Exercise input:
━━━━━━

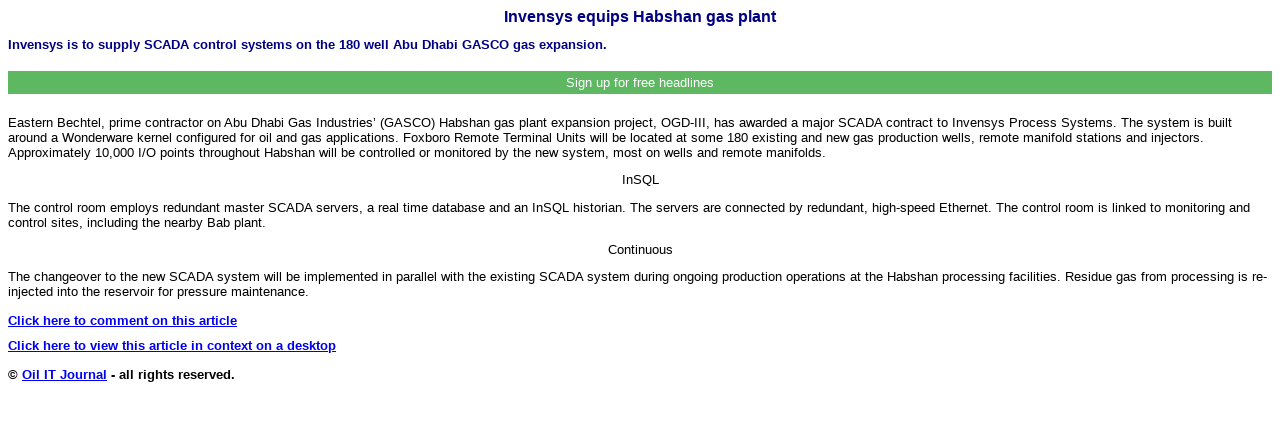

--- FILE ---
content_type: text/html; charset=UTF-8
request_url: https://oilit.com/HTML_Articles/2006_4_14.php
body_size: 4093
content:
<!DOCTYPE html PUBLIC "-//W3C//DTD HTML 4.0 Transitional//EN" >
<HTML><HEAD>
<META http-equiv="Content-Type" content="text/html; charset=utf-8">
<META name="Generator" content="TDR Autocoder"><META name="document-date" content="01 Apr 2006 00:00:00 GMT">
<meta name="viewport" content="width=device-width, initial-scale=1.0">
<TITLE>Invensys equips Habshan gas plant (2006 No. 4)</TITLE>
<link rel="stylesheet" type="text/css" href="../../2stylesheets/4builddoc.css">
</HEAD>
<BODY>
<h1>Invensys equips Habshan gas plant</h1>
<h2>Invensys is to supply SCADA control systems on the 180 well Abu Dhabi GASCO  gas expansion.</h2>
<HEAD>
<link target="Center_Upper" rel="stylesheet" type="text/css" href="../../2stylesheets/modalsignup.css">
</HEAD>
<!-- Button to open the modal -->
<button onclick="document.getElementById('id01').style.display='block'">Sign up for free headlines</button>

<!-- The Modal (contains the Sign Up form) -->
<div id="id01" class="modal">
  <span onclick="document.getElementById('id01').style.display='none'" class="close" title="Close Modal">Continue to website...</span>
  <!--<form class="modal-content" action="../../Signup/action_page.php">-->
	<form class="modal-content" method="POST" action="../../Signup/signupsendmail.php">
    <div class="container">
      <h1>Sign up for occasional emails and subscription information...</h1>
      <p>Please fill in this form to receive email heads-up for new content.</p>
      <hr>
      <label><b>Email</b></label>
      <input type="email" placeholder="Enter Email" name="email" required>
		<br>
      <label><b>First Name</b></label>
      <input type="text" placeholder="Enter First Name" name="firstname" required>
<br>
      <label><b>Second Name</b></label>
      <input type="text" placeholder="Enter Second Name" name="secondname" required>
<br>
		<label><b>Company</b></label>
      <input type="text" placeholder="Enter Company" name="company" required>
	<br>	
Write this number <b>23670</b> into the box below</b><label></label><input type="hidden" value="23670"name="myrn">		<!--<label><b>Your input</b></label>-->
		
		<input type="text" placeholder="Write here" name="yourrn" required>
	  
      <div class="clearfix">
        <button type="button" onclick="document.getElementById('id01').style.display='none'" class="cancelbtn">Cancel</button>
        <button type="submit" class="signup" value="submit">Sign Up</button>
      </div>
    </div>
  </form>
</div> <p>Eastern Bechtel, prime contractor on Abu Dhabi Gas Industries&#8217; 
 (GASCO) Habshan gas plant expansion project, OGD-III, has awarded a major SCADA 
 contract to Invensys Process Systems. The system is built around a Wonderware 
 kernel configured for oil and gas applications. Foxboro Remote Terminal Units 
 will be located at some 180 existing and new gas production wells, remote manifold 
 stations and injectors. Approximately 10,000 I/O points throughout Habshan will 
 be controlled or monitored by the new system, most on wells and remote manifolds.</p>
<p class="standout"><span style="font-family: Arial">InSQL</span></p>
<p>The control room employs redundant master SCADA servers, 
 a real time database and an InSQL historian. The servers are connected by redundant, 
 high-speed Ethernet. The control room is linked to monitoring and control sites, 
 including the nearby Bab plant.</p>
<p class="standout"><span style="font-family: Arial">Continuous</span></p>
<p>The changeover to the new SCADA system will be implemented 
 in parallel with the existing SCADA system during ongoing production operations 
 at the Habshan processing facilities. Residue gas from processing is re-injected 
 into the reservoir for pressure maintenance.</p><h2><a href="mailto:info@oilit.com?subject=Commenting_on_2006_4_14">Click here to comment on this article</a></h2><h2><a href="https://oilit.com/2006+4+14">Click here to view this article in context on a desktop</a></h2><p><b>&copy; <a href="https://oilit.com/">Oil IT Journal</a> - all rights reserved.</b></p></body></html>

━━━━━━

Your instructions: Output every entry exactly. Pictures stay out.

Answer section:
--- FILE ---
content_type: text/html; charset=UTF-8
request_url: https://oilit.com/HTML_Articles/2006_4_14.php
body_size: 4093
content:
<!DOCTYPE html PUBLIC "-//W3C//DTD HTML 4.0 Transitional//EN" >
<HTML><HEAD>
<META http-equiv="Content-Type" content="text/html; charset=utf-8">
<META name="Generator" content="TDR Autocoder"><META name="document-date" content="01 Apr 2006 00:00:00 GMT">
<meta name="viewport" content="width=device-width, initial-scale=1.0">
<TITLE>Invensys equips Habshan gas plant (2006 No. 4)</TITLE>
<link rel="stylesheet" type="text/css" href="../../2stylesheets/4builddoc.css">
</HEAD>
<BODY>
<h1>Invensys equips Habshan gas plant</h1>
<h2>Invensys is to supply SCADA control systems on the 180 well Abu Dhabi GASCO  gas expansion.</h2>
<HEAD>
<link target="Center_Upper" rel="stylesheet" type="text/css" href="../../2stylesheets/modalsignup.css">
</HEAD>
<!-- Button to open the modal -->
<button onclick="document.getElementById('id01').style.display='block'">Sign up for free headlines</button>

<!-- The Modal (contains the Sign Up form) -->
<div id="id01" class="modal">
  <span onclick="document.getElementById('id01').style.display='none'" class="close" title="Close Modal">Continue to website...</span>
  <!--<form class="modal-content" action="../../Signup/action_page.php">-->
	<form class="modal-content" method="POST" action="../../Signup/signupsendmail.php">
    <div class="container">
      <h1>Sign up for occasional emails and subscription information...</h1>
      <p>Please fill in this form to receive email heads-up for new content.</p>
      <hr>
      <label><b>Email</b></label>
      <input type="email" placeholder="Enter Email" name="email" required>
		<br>
      <label><b>First Name</b></label>
      <input type="text" placeholder="Enter First Name" name="firstname" required>
<br>
      <label><b>Second Name</b></label>
      <input type="text" placeholder="Enter Second Name" name="secondname" required>
<br>
		<label><b>Company</b></label>
      <input type="text" placeholder="Enter Company" name="company" required>
	<br>	
Write this number <b>23670</b> into the box below</b><label></label><input type="hidden" value="23670"name="myrn">		<!--<label><b>Your input</b></label>-->
		
		<input type="text" placeholder="Write here" name="yourrn" required>
	  
      <div class="clearfix">
        <button type="button" onclick="document.getElementById('id01').style.display='none'" class="cancelbtn">Cancel</button>
        <button type="submit" class="signup" value="submit">Sign Up</button>
      </div>
    </div>
  </form>
</div> <p>Eastern Bechtel, prime contractor on Abu Dhabi Gas Industries&#8217; 
 (GASCO) Habshan gas plant expansion project, OGD-III, has awarded a major SCADA 
 contract to Invensys Process Systems. The system is built around a Wonderware 
 kernel configured for oil and gas applications. Foxboro Remote Terminal Units 
 will be located at some 180 existing and new gas production wells, remote manifold 
 stations and injectors. Approximately 10,000 I/O points throughout Habshan will 
 be controlled or monitored by the new system, most on wells and remote manifolds.</p>
<p class="standout"><span style="font-family: Arial">InSQL</span></p>
<p>The control room employs redundant master SCADA servers, 
 a real time database and an InSQL historian. The servers are connected by redundant, 
 high-speed Ethernet. The control room is linked to monitoring and control sites, 
 including the nearby Bab plant.</p>
<p class="standout"><span style="font-family: Arial">Continuous</span></p>
<p>The changeover to the new SCADA system will be implemented 
 in parallel with the existing SCADA system during ongoing production operations 
 at the Habshan processing facilities. Residue gas from processing is re-injected 
 into the reservoir for pressure maintenance.</p><h2><a href="mailto:info@oilit.com?subject=Commenting_on_2006_4_14">Click here to comment on this article</a></h2><h2><a href="https://oilit.com/2006+4+14">Click here to view this article in context on a desktop</a></h2><p><b>&copy; <a href="https://oilit.com/">Oil IT Journal</a> - all rights reserved.</b></p></body></html>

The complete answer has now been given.